A fair number of those people did try to get in to see their doctors, but were told there were no appointments available. A common end to that conversation is, if you think you’re really sick, “go to the emergency room.”

Another group of the people who really shouldn’t have been in the emergency room are folks without insurance who either can’t afford or don’t want to pay the co-pay doctors and walk-in clinics require up front. These “private pays,” as they are called, come to the ER because they know they will be seen without money up front. Some of them do, eventually, pay off their bill; most do not. And, since a large number of them have nothing for the hospital to take and/or no wage to be garnered, that is money lost – for the hospital, and ultimately, us tax payers, as well.

Why do hospitals see these people? Because they have to. There is a federal law requiring emergency rooms to see anyone who walks through the door, regardless of race, sex, age, nationality, chief complaint, insurance status or ability to pay. And, while ensuring that anyone who needs emergency care in our country gets it is a noble notion, the reality is a very expensive sinkhole of non-paid for, non-emergent care that is ever increasing because of rising health care costs and the bad economy.

A lot of people who used to have jobs and health insurance no longer do. Many of them have some medical condition, like high blood pressure or diabetes that requires basic care and a pill or two a day. Without insurance, even basic care is pretty expensive and without a job, paying for that pill or two a day can become nearly impossible. The result? After a month or two or more of going without health care and medicine, folks end up in the emergency room with sky high blood pressure or blood sugar so severely out of whack they can’t function.

Their lack of access to medical care and basic medicines results in a health crisis that becomes a legitimate emergency. Penny-wise, pound foolish – the whole system.

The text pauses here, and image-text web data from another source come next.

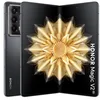 Image de HONOR Magic V2 5G 16 Go/512 Go Noir (Black) Double SIM, 5109AYGY en occasion ou reconditionné
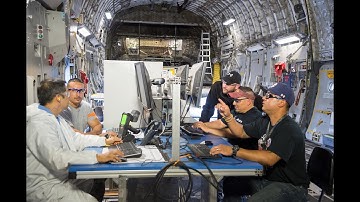 Tapestry Solutions Overview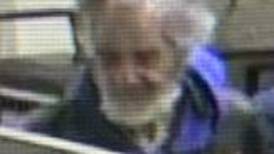 Woodstock police still looking for missing 71-year-old man, ask public for help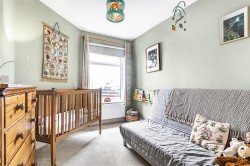 Images for Follaton, Plymouth Road, Totnes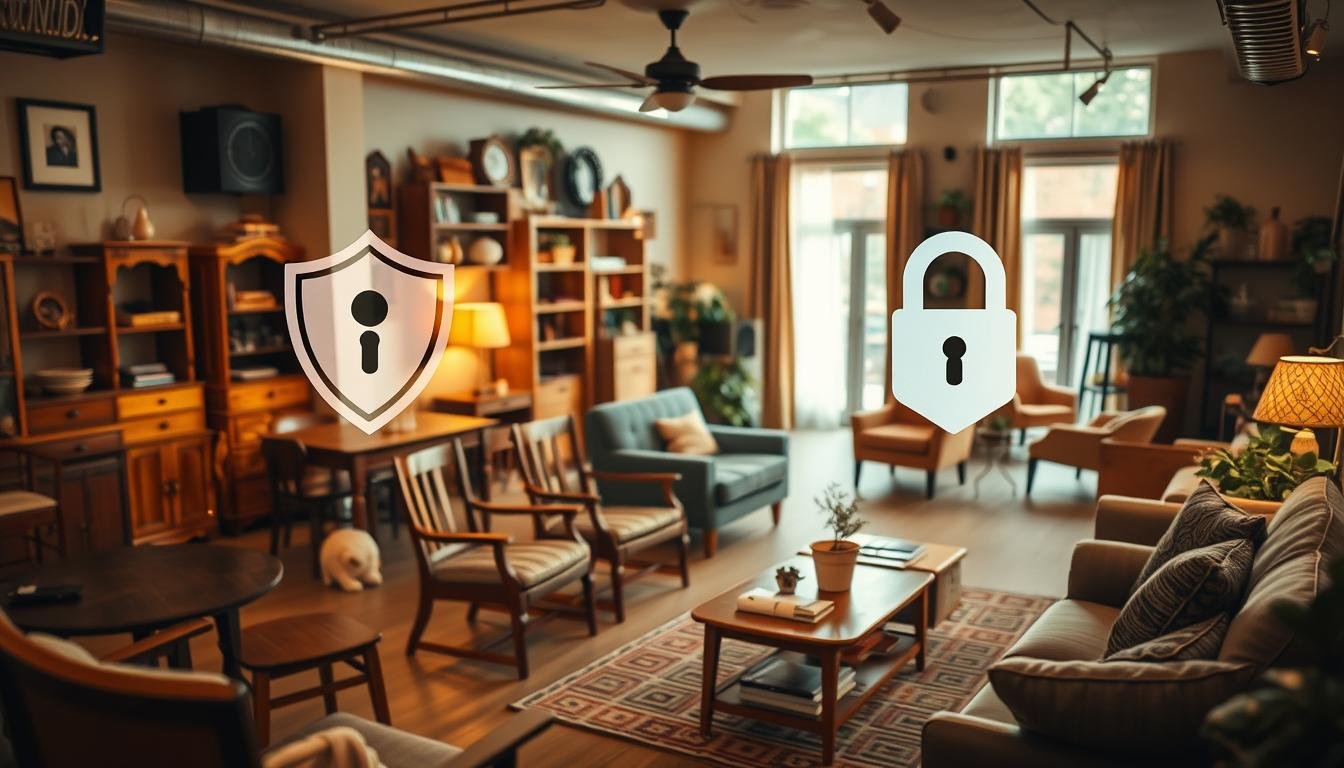 سياسة الخصوصية شراء اثاث مستعمل بالرياض – شركة سوق الأثاث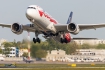 Boeing 787-9 Dreamliner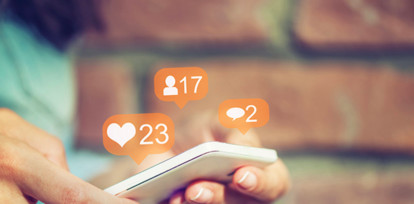 Redes sociales y adolescentes - Forum Terapeutic Pablo Sosa Sevilla,Redes sociales y adolescentes - Forum Terapeutic Pablo Sosa Sevilla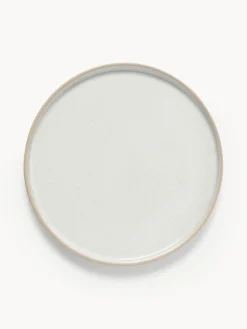 Vajillas Completas|Menaje De Mesa></noscript>Westwing Collection Vajilla Ginger, 4 comensales (12 pzas.) Beige claro, blanco Off White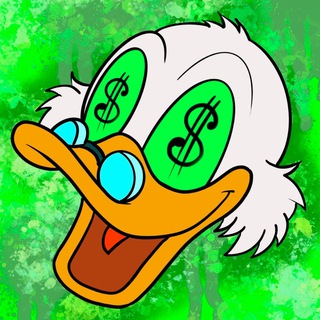 Логотип @criptoloodik - крипто лудик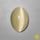 Moonstone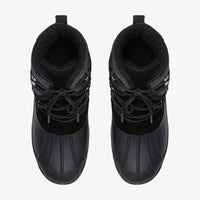 Arctix Men's Half Pipe Winter Boot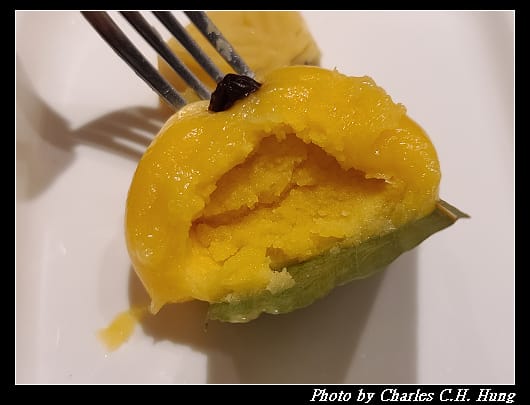 漢來_043.jpg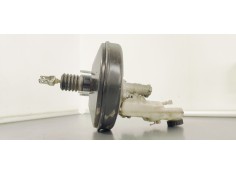 Recambio de servofreno para toyota auris 1.6 i 132 referencia OEM IAM 0204720892  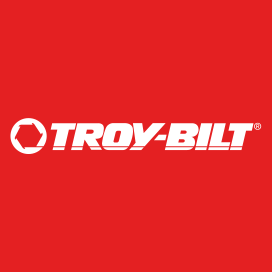 Save at Troy-Bilt all year round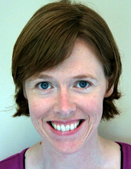 Dr. Sarah Bauer Huang, MD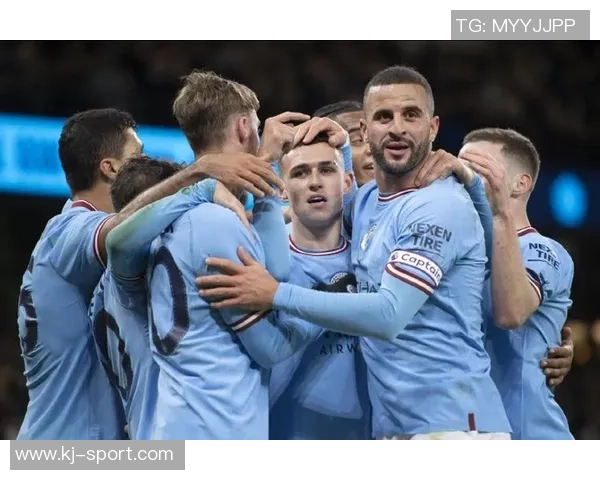 中超激战曼城与热刺握手言和绝杀瞬间点燃全场激情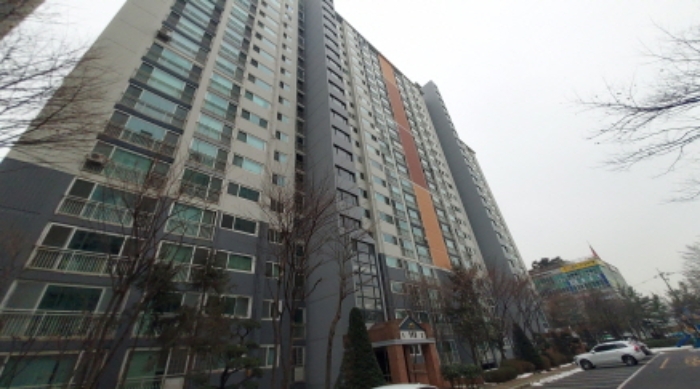 수원지법 2022타경78441-1 사진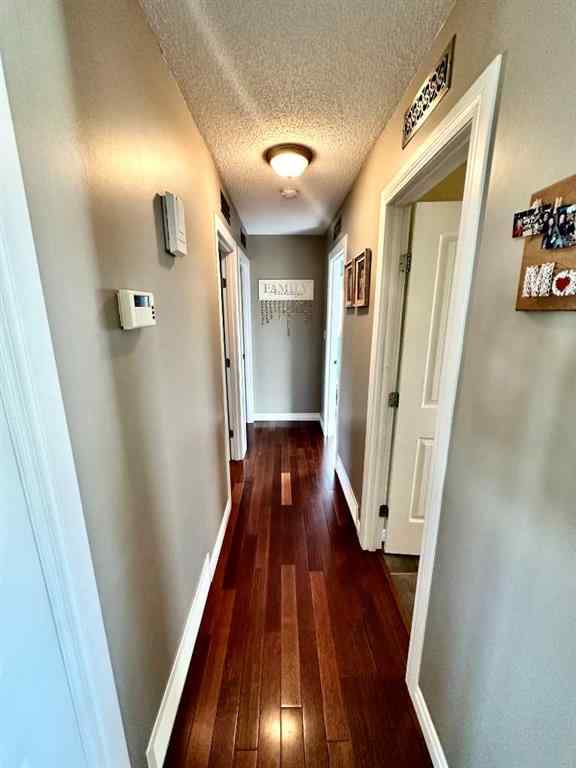 MLS® A2243615 - 621 26 Street  in NONE Fort Macleod, Residential
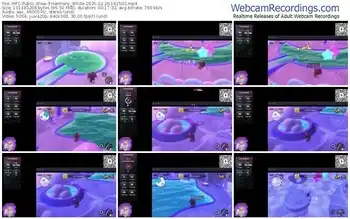 myfreecams-harmony_white-02-26-2025-16-15-02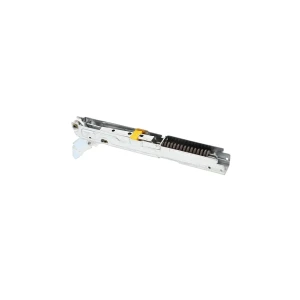 Zawias drzwi piekarnika Electrolux / AEG 3577332129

From a personal perspective, I only have one medical problem that requires medicine – high blood pressure. And, I only have to take one pill a day to keep it under control. But, when Mr. Clark was out of work and we had no insurance that became a pretty big deal.

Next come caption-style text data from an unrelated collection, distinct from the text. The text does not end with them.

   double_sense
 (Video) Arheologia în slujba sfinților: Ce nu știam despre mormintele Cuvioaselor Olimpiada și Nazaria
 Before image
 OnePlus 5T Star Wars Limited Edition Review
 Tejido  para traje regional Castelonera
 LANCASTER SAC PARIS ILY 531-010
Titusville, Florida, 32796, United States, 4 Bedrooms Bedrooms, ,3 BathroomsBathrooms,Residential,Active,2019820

Thankfully, I had the annual check-up just before Mr. Clark got laid off, so I didn’t have to pay the $150-$500 the office visit and blood work would’ve cost without insurance. Would I have had the check-up if I didn’t have insurance? Probably not; like some of those folks in the ER, I would’ve just stopped taking my medicine once the prescription ran out.

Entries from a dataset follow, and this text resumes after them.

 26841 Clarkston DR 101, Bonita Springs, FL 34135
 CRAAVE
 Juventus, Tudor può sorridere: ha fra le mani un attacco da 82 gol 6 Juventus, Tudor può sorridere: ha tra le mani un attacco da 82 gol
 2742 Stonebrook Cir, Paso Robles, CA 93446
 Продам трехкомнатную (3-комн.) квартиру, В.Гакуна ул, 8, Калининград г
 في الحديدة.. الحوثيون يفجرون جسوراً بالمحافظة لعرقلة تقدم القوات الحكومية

Paying for medicine once the insurance is gone is another challenge. The generic version of the pill I take costs $65-$120 per month. I know this because I called around. Finally I found a “mom ‘n pop shop” in Athens that sells my medicine for $14.90 per month. Had it not been for them, I would’ve ended up off my medicine for sure, because the $65-$120 the other pharmacies charge just wasn’t there. If there’s $50-$105 in profit wiggle room on one prescription, imagine how much room for reform there is in the whole system.

Because of my blood pressure, my doctor wants me to have an EKG and a chest x-ray each year. I waited to do that until Mr. Clark’s new insurance kicked in because my co-pay for both was only $20. My blood pressure shot right up, though, when I got my “explanation of benefits” statement from the insurance company and saw that if I didn’t have insurance, I would’ve been charged $583 for those two very routine tests. Apparently my insurance company was able to negotiate a rate of $154, so that’s what the hospital got paid. That $429 in profit wiggle room, again, seems like an awful lot.

There’s a lot of talk about how we can’t afford to reform our health care system; my question is, how can we afford not to?